[Selected extract — start]

By Jonathan Amos
BBC News science reporter
A new era in satellite navigation has begun with the launch of Giove-A.
The 600kg spacecraft was lifted into orbit on a Soyuz rocket from Baikonur, Kazakhstan, at 1119 (0519GMT).
Giove-A will demonstrate key technologies needed for Galileo, the 3.4bn-euro (£2.3bn; $4bn) sat-nav system Europe hopes to deploy by 2010.
The new network will give EU states guaranteed access to a space-borne precise timing and location service independent of the United States.
The perfect launch was a moment of celebration for the small British company, Surrey Satellite Technology Ltd (SSTL), which had been given the prestigious task of building the demonstrator.
SSTL staff had gathered at their Guildford base to watch the lift-off on a TV link from Baikonur.
The company put the spacecraft together in less than three years, a remarkably short timeframe for what is essentially an experimental platform.
Mission will trial technologies for future Galileo satellites
Will transmit sat-nav signals to claim frequencies for Galileo
Has instruments to assess radiation in 23,222km orbit
(1) Power demand of 660W through 4.54m-long arrays
(2) Butane propulsion system; tanks hold up to 50kg of fuel
(3) Payload has rubidium clocks and signal-generation units
(4) Antenna system to transmit signals for ground testing
"Three years ago I did a sketch of what I thought we could do. To go from that sketch to what we have now is amazing," recalled John Paffett, projects director with SSTL.
"It's not over yet - there's a lot of hard work to go ahead - but it's definitely a monumental occasion," he told the BBC News website.
Professor Sir Martin Sweeting, the CEO of SSTL, added: "This is going to be Europe's largest space project. As a relatively small company - we're an SME of 200 people, specialising in small and rapid-response spacecraft - to take the vanguard of such a large programme is quite an experience."

[Selected extract — finish]

● **Tasks and exercises**
• A. From the Giove-A article, reproduce the passage starting with "The new network" and going on through "link from Baikonur.".
• B. Answer these questions using the Giove-A article:
(i) On what kind of rocket was Giove-A launched?
(ii) How many people does SSTL employ, according to its CEO?
(iii) What position does John Paffett hold at SSTL?
These rows have no connection to the Giove-A article.

[Data for review — start]

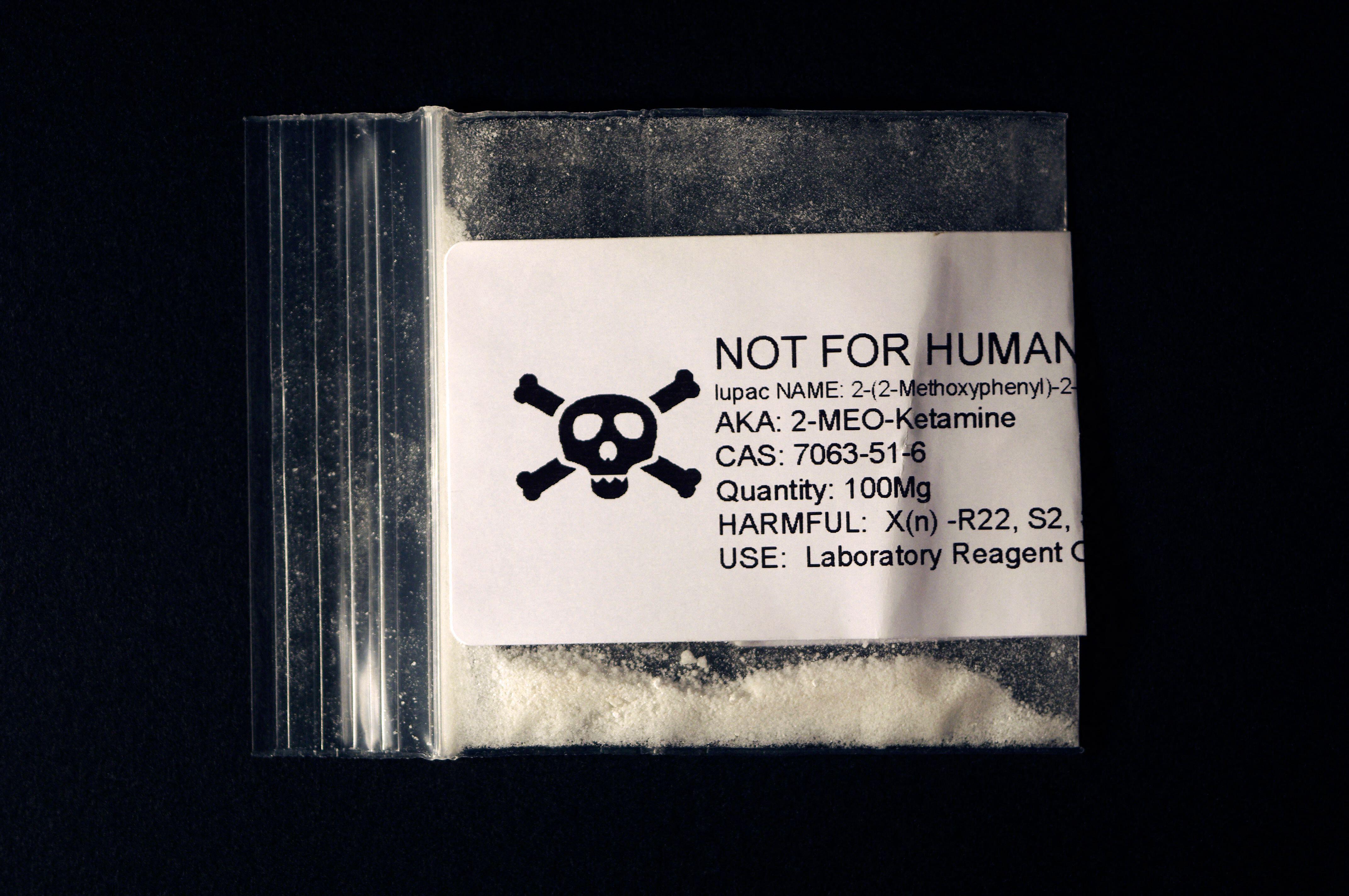 A plastic baggie containing 100mg of 2-MEO-Ketamine, labeled "NOT FOR HUMAN" with a skull and crossbones icon.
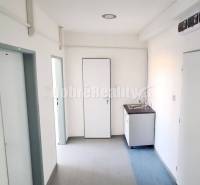 Irodák mosdóval és ajtókkal, fa dekorációjú padló, fehér falak.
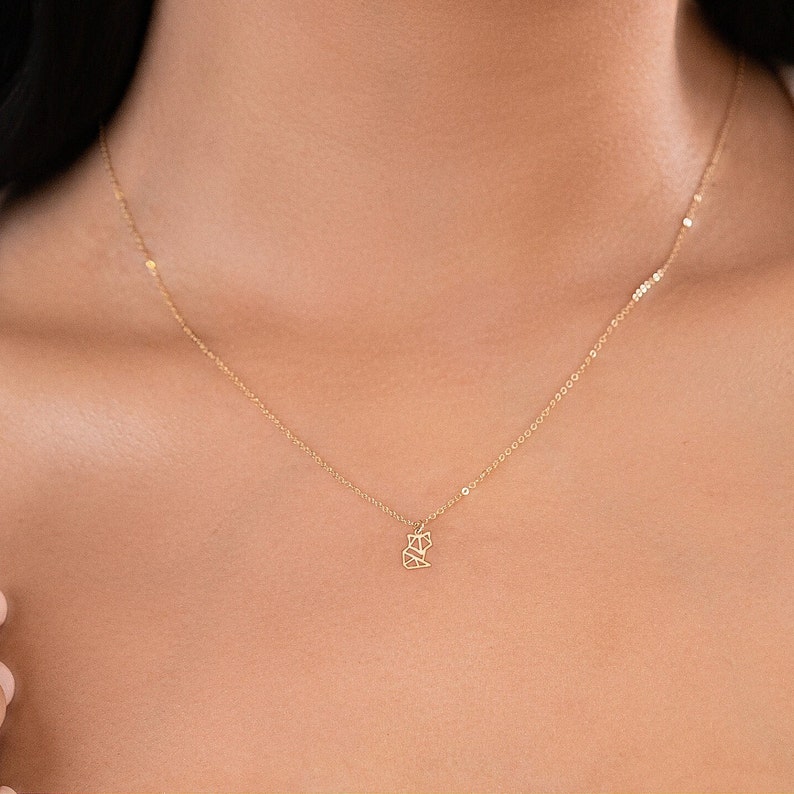 Puede incluir: Un delicado collar de cadena dorada con un peque&ntilde;o colgante de zorro geom&eacute;trico.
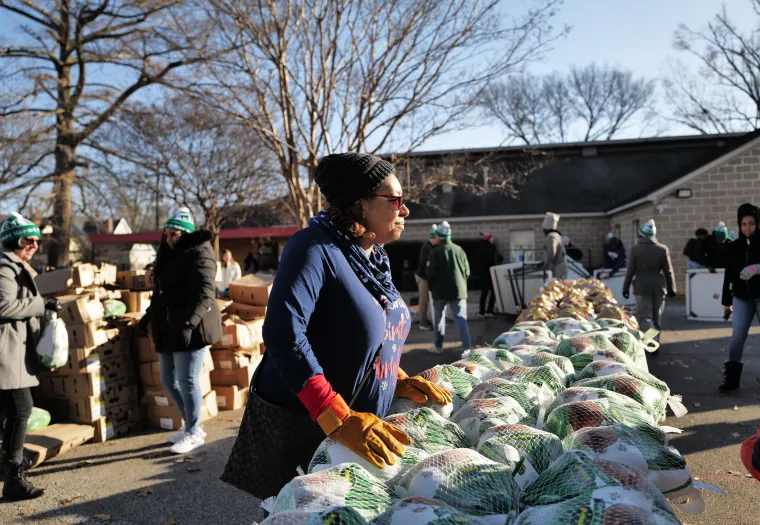 A person stands near a table filled with packaged food items outdoors. Other individuals are visible in the background, also participating in the activity on a clear day.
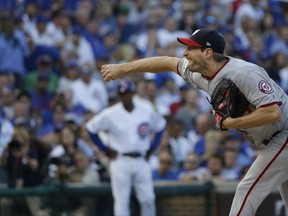 Washington Nationals starting pitcher Max Scherzer throws during the first inning of Game 3 of the National League Division Series baseball game against the Chicago Cubs Monday, Oct. 9, 2017, in Chicago. (AP Photo/Nam Y. Huh)
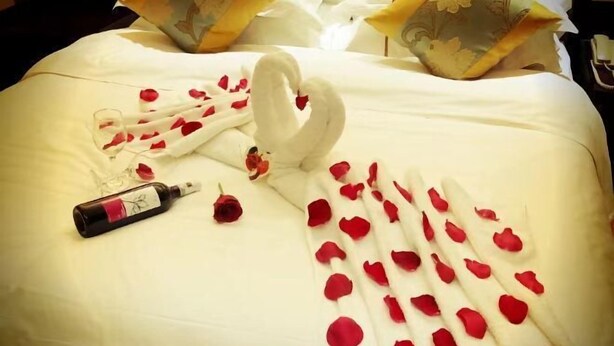 A bed with rose petals and a swan-shaped arrangement of towels. - Huaxia Jingdu Business Hotel (Taiyuan)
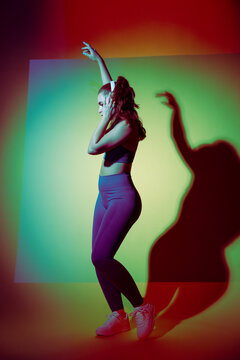 Young woman dancer posing in studio with colored light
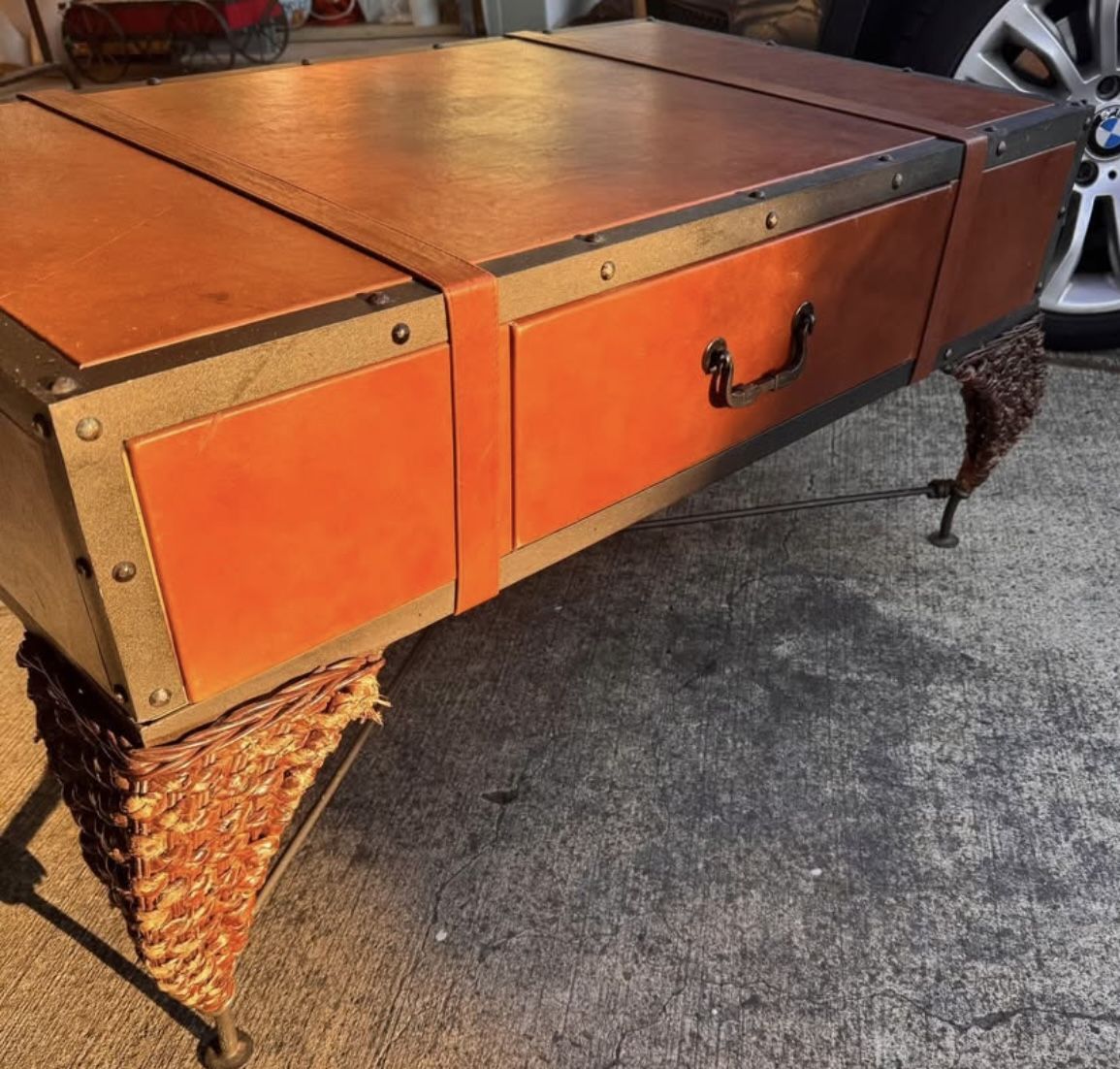 One of a kind trunk leather cast iron coffee table.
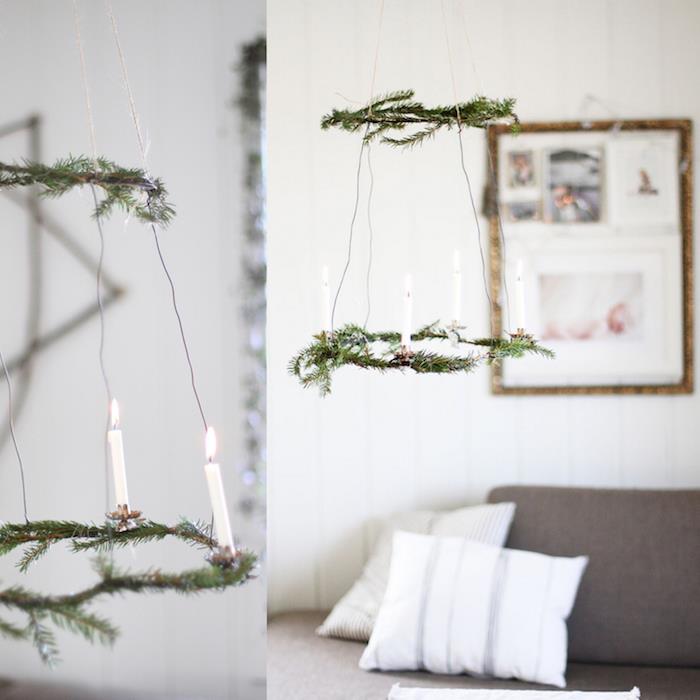škandinávske vianočné mobilné deko, zavesenie na borovicovú vetvu a biele sviečky, severská sivá a biela výzdoba obývačky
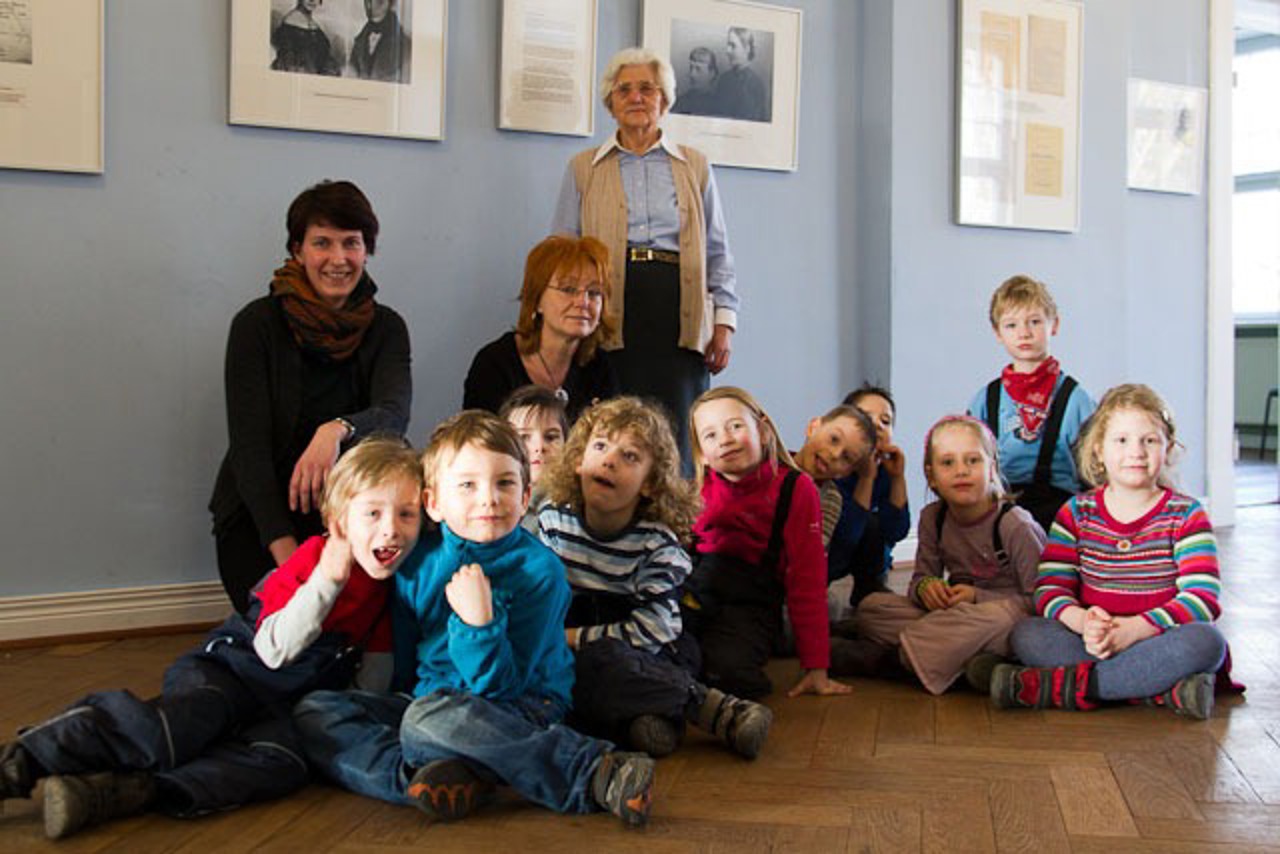 Kuratorin Steffi Katschke (links) und die ehemalige Bloch-Schülerin Emmi Kaminski (hinten) mit Kindern der Tagesstätte Marie Bloch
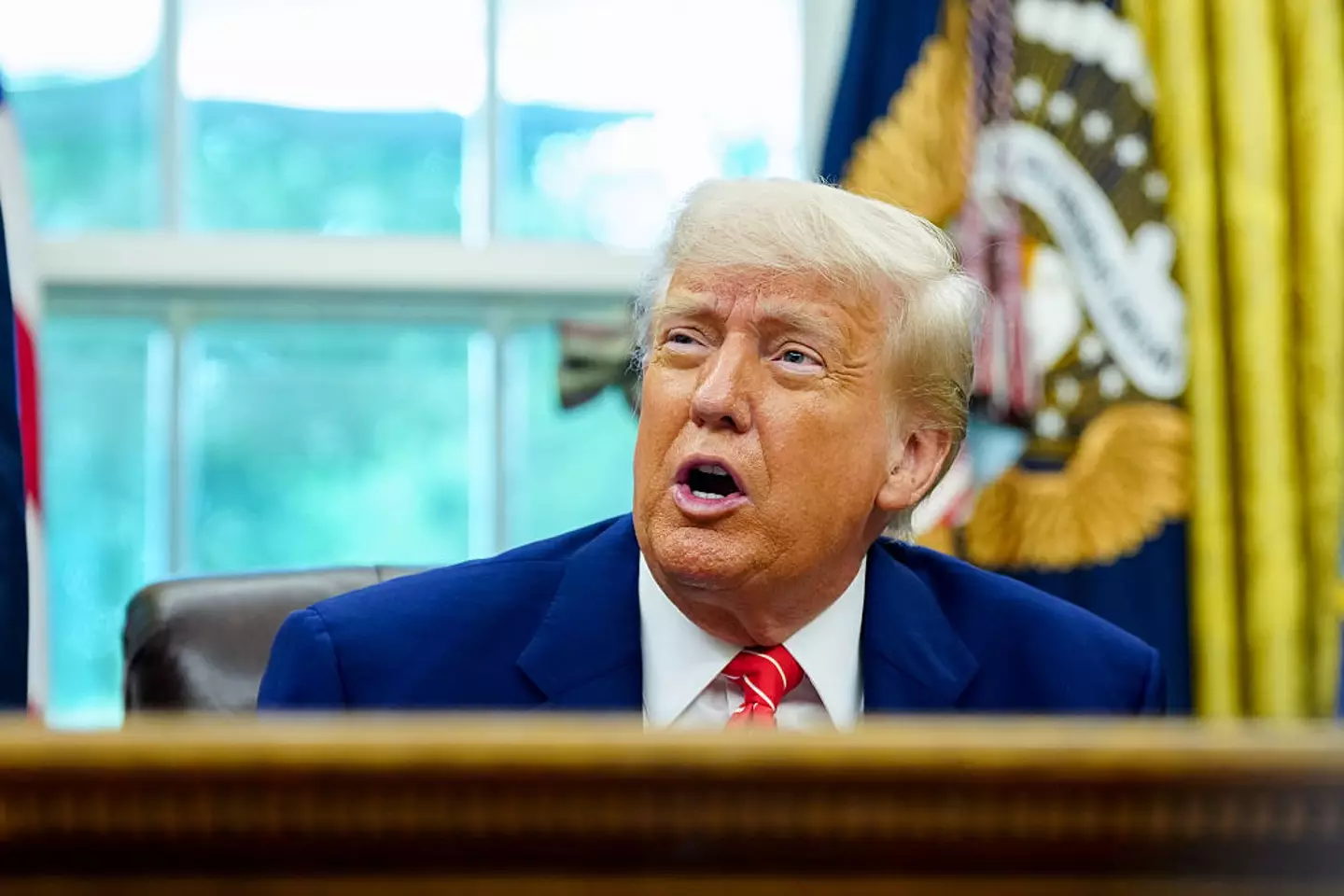 President Donald Trump has taken a swipe at Putin for 'celebrating World War II' (Bonnie Cash/UPI/Bloomberg via Getty Images)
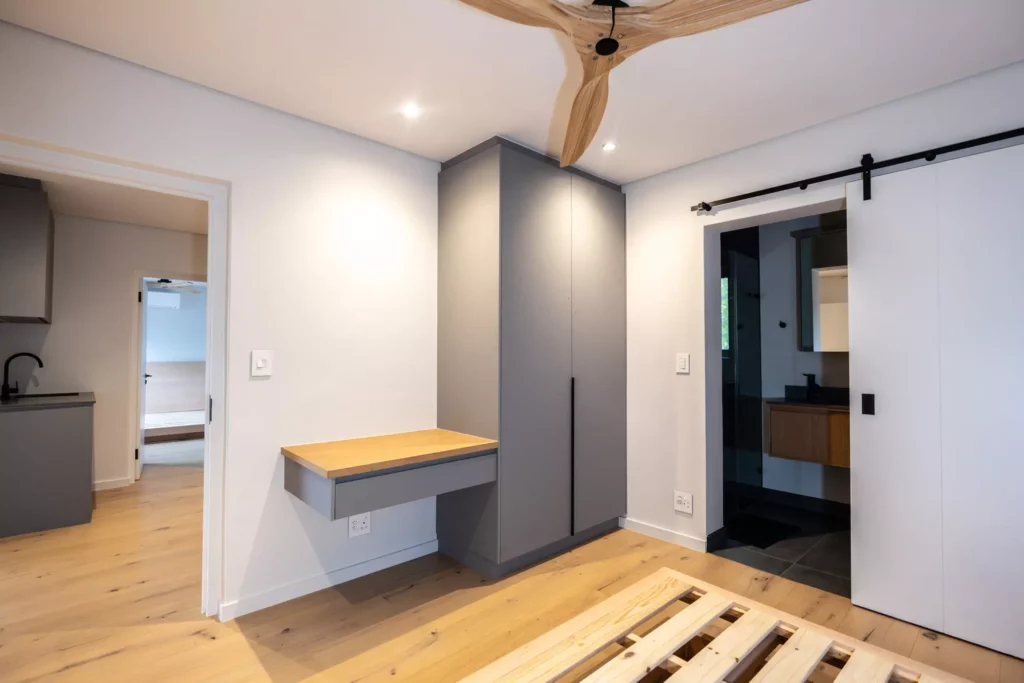 Bedroom featuring a grey wardrobe with an integrated desk, a wooden bed frame, and a sliding barn door leading to an en-suite bathroom.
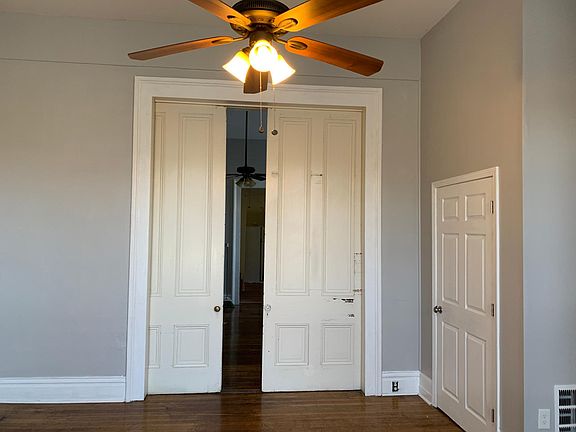 Second bedroom closet and pocket doors into the living room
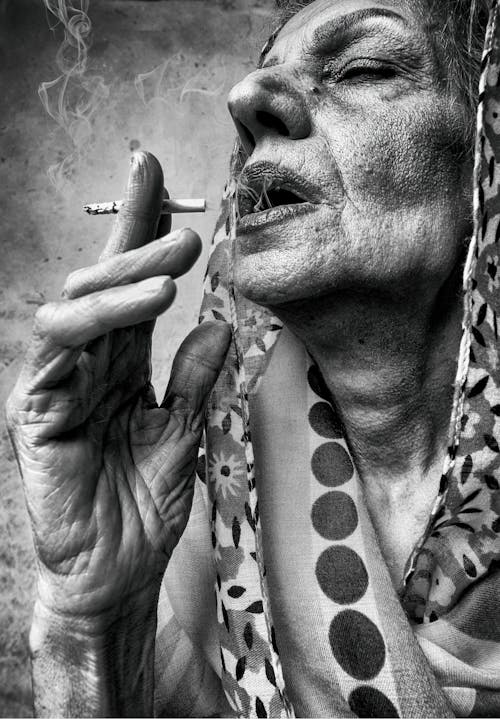Grayscale Photo of an Elderly Woman Smoking a Cigarette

[Data for review — finish]

● **Results of the tasks**
• A.
The new network will give EU states guaranteed access to a space-borne precise timing and location service independent of the United States.
The perfect launch was a moment of celebration for the small British company, Surrey Satellite Technology Ltd (SSTL), which had been given the prestigious task of building the demonstrator.
SSTL staff had gathered at their Guildford base to watch the lift-off on a TV link from Baikonur.

• B.
(i) A Soyuz rocket
(ii) 200 people
(iii) Projects director